The problem is people using home remedies to try to reduce the swelling and the pain, said Dr. Donna Seger, medical director of the Tennessee Poison Center and a Vanderbilt professor.
Ointments don't work; neither does a coffee-ground poultice, she said. Just keep the lesion clean and dry, and put ice on any welt to help curb the pain because pain pills won't work.
"The ones that have problems are the ones that get infected," Seger said. "I've seen these pictures on the Internet that aren't representative of what really is out there."
The notion of poisonous spiders that live in people's houses creates a hysteria even in places that aren't brown-recluse habitat. Brown recluse spiders are found in much of Alabama, Arkansas, Kansas, Kentucky, Louisiana, Mississippi, Missouri, Oklahoma and Tennessee as well as parts of Florida, Georgia, Illinois, Indiana, Iowa, Ohio and Texas, according to Mike Potter an extension entomologist at the University of Kentucky College of Agriculture.
People say they have seen them far outside their usual territory, he wrote. But while the spiders can hitch a ride in belongings in a moving van, they generally don't establish new colonies.
Seger has been seeing two to four bite patients referred to her Middle Tennessee center each week vs. one every couple of weeks last year, a number that varies each year like snake bites.
"This shouldn't be this, 'Oh, my God, the spiders are coming,' " she said. "The difference between two and four is not like going from 200 to 400."
While brown recluse spiders are numerous, they also are, well, reclusive.
If they wander indoors from woodpiles, piles or rocks or leaves, they'll probably retreat to a dark closet or perhaps a shoe, according to the Centers for Disease Control and Prevention. They don't spin webs like other poisonous spiders including black widows and hobos, and if you see them walking about at night, they are looking for insects for a meal.
These spiders — sometimes called violin or fiddleback spiders because of their markings — can't bite humans without somehow being trapped, even inadvertently, against the skin, according to the CDC, which doesn't keep statistics on the number of brown recluse bites each year.
People can avoid the potential for bites by moving beds away from curtains or walls, according to a University of Tennessee Extension Service fact sheet. Another good idea: Shake clothing or shoes before putting them on.
Most of the bites create a blister or red area that will heal on its own from the inside out if you keep the area clean and dry, Seger said. Those are cutaneous bites that can take a long time to heal, painful but not a big problem.
Less frequently, brown recluse spider bites can create a systemic problem — a fever, rash and general discomfort that a doctor should check out. If those symptoms are accompanied by blood in the urine, a symptom of a red-blood-cell breakdown called hemolysis, the spider's toxin can be life threatening and a transfusion is necessary, she said.
Seger said she sees that more often in children than adults.
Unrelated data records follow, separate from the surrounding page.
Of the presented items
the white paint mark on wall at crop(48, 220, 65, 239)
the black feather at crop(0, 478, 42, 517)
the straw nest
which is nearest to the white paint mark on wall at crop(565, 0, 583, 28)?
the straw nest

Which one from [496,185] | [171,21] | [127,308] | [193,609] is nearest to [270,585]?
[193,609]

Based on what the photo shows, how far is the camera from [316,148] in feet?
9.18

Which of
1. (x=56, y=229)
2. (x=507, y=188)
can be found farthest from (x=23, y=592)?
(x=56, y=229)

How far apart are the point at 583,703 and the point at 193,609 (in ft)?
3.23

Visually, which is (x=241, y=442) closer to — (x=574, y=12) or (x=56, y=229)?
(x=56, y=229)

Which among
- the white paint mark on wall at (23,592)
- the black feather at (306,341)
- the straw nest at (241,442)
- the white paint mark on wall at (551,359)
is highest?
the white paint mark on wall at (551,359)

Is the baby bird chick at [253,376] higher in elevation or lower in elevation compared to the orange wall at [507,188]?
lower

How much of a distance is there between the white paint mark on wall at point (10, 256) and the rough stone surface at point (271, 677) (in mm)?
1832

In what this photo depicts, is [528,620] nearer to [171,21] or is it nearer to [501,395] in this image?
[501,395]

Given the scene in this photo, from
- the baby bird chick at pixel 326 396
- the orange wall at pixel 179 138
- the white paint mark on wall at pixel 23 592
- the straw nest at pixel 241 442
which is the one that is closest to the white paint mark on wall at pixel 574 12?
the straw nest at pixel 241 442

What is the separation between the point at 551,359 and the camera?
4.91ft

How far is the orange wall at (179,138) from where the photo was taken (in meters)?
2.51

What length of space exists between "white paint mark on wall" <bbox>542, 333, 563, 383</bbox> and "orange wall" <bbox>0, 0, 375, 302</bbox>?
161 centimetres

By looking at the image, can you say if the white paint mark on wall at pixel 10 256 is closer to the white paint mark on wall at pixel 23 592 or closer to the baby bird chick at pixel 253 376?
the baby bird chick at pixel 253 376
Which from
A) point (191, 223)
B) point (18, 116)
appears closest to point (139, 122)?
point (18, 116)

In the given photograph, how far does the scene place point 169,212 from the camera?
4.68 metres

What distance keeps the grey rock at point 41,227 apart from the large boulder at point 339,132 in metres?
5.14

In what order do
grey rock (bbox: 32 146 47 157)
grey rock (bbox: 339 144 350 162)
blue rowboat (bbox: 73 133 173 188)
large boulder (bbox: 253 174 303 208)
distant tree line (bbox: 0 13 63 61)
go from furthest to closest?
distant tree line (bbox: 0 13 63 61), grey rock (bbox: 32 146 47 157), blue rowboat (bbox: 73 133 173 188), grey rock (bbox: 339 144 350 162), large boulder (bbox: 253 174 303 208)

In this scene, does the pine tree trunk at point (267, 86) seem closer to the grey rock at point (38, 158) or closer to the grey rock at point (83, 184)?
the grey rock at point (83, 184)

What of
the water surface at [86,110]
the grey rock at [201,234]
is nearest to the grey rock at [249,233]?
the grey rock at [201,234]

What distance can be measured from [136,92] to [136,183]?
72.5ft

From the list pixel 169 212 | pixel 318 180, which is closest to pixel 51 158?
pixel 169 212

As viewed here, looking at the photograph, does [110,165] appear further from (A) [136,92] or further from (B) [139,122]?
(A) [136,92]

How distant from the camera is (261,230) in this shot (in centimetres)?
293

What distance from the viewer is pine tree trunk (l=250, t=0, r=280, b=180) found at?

"If you have a child with a rash, fever and dark urine, you need to get him to an emergency room," she said. "If you have a child with a bite that's hurting, you don't need to do anything" but monitor the situation, keep the wound clean and put ice on the area to tamp down the pain.
Doctors don't have a test that can diagnose whether a particular welt is a brown recluse spider bite, she said. Physicians will refer patients to her because they're not sure, and she's seen enough of them to know what the bites look like.
"This isn't like pneumonia that doctors see all the time," Seger said. "This is relatively rare."